Tremia ela de emoção e ânsia, chegara a hora abençoada, jamais estivera tão perto de seus objectivos, fitava a bobela da filha esperando seu acordo tímido porém firme. Mas Flor apenas disse com sua voz de madorna:

- Não vai faltar moça bonita e direita para casar com Pedro, ele bem merece. Eu queria que fosse aqui, na Bahia, que era para eu preparar o banquete de casamento.

Pedro Borges recolheu sem ressentimentos a aliança de ouro já adquirida, o velho Ricardo pigarreou, mudou de assunto. Dona Rozilda sentiu-se mal, ofegante, o coração descarrilhando. Saiu da sala num repente indignada, temia ter uma coisa, desejou ver a filha morta e enterrada, a ingrata, a bestalhona, a idiota, inimiga da própria mãe, amaldiçoada! Como se atrevia ela a recusar a mão do doutor – agora realmente doutor – do moço rico, do herdeiro das ilhas, dos rios e dos índios, dos mármores todos, dos faiscantes anéis, ai como se atrevia a infeliz bastarda?

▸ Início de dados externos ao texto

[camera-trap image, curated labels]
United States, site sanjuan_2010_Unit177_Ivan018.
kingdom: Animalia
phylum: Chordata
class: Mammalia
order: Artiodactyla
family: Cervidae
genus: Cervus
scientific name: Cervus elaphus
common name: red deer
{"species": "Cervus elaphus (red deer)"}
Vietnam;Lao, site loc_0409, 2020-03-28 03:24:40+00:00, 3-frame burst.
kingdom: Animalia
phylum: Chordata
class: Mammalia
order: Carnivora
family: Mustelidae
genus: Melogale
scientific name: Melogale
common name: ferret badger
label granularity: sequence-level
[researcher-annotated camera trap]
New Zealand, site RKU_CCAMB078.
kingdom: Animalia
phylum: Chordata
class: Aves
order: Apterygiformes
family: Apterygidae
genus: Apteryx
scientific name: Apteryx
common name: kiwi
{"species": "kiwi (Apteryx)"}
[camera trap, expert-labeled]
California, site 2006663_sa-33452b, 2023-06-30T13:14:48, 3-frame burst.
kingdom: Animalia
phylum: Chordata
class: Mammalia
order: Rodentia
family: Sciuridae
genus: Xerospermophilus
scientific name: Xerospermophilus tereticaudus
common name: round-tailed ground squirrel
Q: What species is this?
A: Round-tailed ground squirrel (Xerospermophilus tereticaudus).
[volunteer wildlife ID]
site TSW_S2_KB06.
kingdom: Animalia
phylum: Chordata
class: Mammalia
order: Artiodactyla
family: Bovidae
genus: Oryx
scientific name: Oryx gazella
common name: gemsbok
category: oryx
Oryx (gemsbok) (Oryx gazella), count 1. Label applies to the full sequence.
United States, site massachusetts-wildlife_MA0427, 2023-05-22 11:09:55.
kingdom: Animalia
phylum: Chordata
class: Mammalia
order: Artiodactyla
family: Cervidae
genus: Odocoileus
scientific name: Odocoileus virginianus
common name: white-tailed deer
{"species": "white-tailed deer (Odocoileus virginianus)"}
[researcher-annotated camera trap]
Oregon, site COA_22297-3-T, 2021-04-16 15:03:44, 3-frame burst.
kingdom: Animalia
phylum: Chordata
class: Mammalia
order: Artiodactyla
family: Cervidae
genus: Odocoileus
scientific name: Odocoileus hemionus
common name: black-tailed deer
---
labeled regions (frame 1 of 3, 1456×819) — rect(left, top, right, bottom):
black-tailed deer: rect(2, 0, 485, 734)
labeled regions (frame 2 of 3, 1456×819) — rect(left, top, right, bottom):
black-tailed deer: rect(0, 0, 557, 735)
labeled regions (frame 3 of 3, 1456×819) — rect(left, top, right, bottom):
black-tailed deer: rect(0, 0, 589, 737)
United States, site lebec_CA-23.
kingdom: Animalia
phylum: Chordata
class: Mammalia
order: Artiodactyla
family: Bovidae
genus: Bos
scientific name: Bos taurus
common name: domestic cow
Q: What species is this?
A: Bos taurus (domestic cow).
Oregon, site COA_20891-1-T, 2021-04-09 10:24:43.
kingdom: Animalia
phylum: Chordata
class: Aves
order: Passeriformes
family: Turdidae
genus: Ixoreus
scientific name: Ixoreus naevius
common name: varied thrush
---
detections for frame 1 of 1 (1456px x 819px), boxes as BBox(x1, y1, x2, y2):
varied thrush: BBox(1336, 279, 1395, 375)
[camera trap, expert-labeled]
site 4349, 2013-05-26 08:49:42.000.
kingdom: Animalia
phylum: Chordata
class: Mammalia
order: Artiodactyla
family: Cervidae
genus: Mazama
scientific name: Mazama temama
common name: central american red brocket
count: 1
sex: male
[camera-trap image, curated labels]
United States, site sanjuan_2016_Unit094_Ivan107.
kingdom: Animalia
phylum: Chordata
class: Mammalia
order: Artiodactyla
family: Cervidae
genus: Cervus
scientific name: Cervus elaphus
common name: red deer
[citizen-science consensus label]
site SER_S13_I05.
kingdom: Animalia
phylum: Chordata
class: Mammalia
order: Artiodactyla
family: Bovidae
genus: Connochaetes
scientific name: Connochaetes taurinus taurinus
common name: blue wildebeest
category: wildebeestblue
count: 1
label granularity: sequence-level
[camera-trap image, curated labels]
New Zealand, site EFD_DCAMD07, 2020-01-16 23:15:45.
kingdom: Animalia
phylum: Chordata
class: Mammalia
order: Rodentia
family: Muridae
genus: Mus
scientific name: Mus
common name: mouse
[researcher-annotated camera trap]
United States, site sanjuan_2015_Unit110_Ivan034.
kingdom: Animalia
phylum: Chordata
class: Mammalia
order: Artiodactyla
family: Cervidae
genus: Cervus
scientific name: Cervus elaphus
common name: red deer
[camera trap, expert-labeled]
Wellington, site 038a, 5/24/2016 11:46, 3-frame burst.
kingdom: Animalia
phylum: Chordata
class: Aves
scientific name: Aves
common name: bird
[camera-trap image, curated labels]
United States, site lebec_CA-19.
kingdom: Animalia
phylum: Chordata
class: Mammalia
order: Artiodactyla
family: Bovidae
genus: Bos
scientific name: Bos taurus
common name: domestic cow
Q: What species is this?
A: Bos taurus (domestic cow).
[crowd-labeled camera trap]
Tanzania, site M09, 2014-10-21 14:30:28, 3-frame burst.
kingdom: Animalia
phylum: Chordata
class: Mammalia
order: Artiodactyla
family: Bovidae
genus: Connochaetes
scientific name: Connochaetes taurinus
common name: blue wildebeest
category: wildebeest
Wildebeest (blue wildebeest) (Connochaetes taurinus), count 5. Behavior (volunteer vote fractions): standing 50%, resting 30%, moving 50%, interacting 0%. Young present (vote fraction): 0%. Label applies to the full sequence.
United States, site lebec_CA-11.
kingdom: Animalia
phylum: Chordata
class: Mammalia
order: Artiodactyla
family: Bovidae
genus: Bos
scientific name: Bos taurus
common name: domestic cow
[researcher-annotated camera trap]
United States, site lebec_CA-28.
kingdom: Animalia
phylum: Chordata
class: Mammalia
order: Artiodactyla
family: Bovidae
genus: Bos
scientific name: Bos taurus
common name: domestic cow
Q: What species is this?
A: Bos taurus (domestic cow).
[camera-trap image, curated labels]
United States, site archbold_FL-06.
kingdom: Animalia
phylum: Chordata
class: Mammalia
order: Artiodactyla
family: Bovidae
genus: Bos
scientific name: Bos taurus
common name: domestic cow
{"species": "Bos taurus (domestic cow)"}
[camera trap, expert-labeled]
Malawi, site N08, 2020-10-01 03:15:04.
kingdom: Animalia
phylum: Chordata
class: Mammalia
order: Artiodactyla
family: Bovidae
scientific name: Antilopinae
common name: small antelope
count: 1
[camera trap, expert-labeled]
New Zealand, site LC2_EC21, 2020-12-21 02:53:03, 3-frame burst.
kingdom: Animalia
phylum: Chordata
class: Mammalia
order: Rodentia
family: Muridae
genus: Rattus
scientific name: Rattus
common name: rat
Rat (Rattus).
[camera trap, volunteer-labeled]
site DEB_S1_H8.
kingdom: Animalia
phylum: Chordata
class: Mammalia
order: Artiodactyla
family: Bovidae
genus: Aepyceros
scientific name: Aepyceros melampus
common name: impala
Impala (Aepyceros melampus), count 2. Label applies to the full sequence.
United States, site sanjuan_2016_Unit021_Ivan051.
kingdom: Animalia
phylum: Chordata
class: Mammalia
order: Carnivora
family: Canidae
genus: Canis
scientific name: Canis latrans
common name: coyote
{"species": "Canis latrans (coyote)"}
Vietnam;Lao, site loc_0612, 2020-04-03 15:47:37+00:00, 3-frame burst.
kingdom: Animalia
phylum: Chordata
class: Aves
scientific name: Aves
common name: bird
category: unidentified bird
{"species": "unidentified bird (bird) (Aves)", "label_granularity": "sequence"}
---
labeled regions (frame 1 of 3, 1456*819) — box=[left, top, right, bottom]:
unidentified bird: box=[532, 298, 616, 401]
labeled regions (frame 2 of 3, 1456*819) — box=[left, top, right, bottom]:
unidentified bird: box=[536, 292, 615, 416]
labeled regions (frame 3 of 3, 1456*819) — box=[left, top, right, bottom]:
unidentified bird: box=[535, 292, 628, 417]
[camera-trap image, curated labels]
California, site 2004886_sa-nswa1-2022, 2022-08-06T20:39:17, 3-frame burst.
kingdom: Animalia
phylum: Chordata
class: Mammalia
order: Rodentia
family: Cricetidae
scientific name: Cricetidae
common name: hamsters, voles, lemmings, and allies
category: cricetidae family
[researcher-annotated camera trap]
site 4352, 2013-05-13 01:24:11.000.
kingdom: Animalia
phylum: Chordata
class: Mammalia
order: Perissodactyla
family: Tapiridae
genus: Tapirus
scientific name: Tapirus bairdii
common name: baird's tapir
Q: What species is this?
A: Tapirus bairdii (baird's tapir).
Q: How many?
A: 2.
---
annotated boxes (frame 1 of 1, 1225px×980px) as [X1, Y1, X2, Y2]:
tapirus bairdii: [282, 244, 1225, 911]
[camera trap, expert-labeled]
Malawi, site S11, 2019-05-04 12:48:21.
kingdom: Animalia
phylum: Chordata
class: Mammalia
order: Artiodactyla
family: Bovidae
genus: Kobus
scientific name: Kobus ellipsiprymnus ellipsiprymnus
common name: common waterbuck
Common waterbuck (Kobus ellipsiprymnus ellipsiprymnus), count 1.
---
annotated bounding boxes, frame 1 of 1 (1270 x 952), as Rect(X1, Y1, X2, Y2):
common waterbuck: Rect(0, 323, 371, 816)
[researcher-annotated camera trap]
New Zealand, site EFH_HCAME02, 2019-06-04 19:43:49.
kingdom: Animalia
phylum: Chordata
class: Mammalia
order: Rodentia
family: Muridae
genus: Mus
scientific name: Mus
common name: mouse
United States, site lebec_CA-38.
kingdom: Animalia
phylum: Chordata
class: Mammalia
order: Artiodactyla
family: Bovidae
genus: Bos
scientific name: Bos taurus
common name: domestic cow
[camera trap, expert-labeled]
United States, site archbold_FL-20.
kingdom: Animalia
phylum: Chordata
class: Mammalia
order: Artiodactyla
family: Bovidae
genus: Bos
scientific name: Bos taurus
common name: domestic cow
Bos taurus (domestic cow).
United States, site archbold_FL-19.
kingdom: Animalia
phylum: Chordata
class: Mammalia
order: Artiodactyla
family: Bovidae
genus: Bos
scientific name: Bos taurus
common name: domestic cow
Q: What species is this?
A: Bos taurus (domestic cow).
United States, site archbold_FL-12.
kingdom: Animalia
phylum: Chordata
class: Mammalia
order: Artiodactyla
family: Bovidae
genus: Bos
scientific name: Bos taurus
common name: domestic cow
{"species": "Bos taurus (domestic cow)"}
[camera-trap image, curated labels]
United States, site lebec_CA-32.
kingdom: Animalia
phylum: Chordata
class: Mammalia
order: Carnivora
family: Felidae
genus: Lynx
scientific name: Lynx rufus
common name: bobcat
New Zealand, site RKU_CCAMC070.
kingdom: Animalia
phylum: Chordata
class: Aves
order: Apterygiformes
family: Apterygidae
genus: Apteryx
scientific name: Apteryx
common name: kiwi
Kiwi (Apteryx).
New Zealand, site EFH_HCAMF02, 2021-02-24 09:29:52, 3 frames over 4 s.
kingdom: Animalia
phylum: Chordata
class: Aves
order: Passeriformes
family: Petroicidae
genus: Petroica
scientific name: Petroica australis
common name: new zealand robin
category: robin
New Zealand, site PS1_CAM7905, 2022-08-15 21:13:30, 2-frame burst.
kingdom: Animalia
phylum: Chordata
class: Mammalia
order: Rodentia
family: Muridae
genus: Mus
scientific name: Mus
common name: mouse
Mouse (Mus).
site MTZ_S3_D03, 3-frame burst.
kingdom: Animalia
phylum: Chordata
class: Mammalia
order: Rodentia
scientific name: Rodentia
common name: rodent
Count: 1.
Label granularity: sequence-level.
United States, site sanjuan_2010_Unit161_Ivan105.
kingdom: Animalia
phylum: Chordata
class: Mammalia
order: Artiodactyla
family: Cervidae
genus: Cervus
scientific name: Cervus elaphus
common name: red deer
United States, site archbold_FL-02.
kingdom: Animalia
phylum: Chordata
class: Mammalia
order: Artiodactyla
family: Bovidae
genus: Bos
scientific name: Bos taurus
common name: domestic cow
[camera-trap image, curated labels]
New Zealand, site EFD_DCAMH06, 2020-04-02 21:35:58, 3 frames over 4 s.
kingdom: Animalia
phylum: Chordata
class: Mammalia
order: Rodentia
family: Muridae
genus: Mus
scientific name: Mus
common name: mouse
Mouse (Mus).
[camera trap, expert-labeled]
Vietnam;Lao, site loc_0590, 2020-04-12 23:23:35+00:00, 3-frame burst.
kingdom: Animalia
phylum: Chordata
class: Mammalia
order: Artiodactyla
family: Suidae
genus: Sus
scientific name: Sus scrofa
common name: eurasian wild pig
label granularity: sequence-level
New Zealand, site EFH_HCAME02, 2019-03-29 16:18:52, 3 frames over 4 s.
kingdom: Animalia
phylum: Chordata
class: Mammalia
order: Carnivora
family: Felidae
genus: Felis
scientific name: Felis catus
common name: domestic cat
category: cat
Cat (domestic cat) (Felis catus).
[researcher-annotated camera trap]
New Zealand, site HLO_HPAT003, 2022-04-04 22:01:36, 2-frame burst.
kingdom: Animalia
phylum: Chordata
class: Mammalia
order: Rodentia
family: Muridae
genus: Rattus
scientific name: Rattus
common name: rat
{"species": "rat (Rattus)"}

Ah!, que muro de ódio e inimizade, de imperdoável incompreensão, intransponível de rancor, não se ergueria entre mãe e filha, juntas para sempre e para sempre separadas, se naquele começo de ano, logo após a partida do desprezado Borges, não houvesse surgido Vadinho! Ah! diante dos seus títulos, da posição e fortuna de Vadinho – pelo próprio Vadinho e por alguns dos seus amigos, fora dona Rozilda amplamente informada – não passava o paraense de um pobretão, com todo o mármore do seu palácio e seus doze criados; de um indigente, com toda sua terra e
toda sua
água.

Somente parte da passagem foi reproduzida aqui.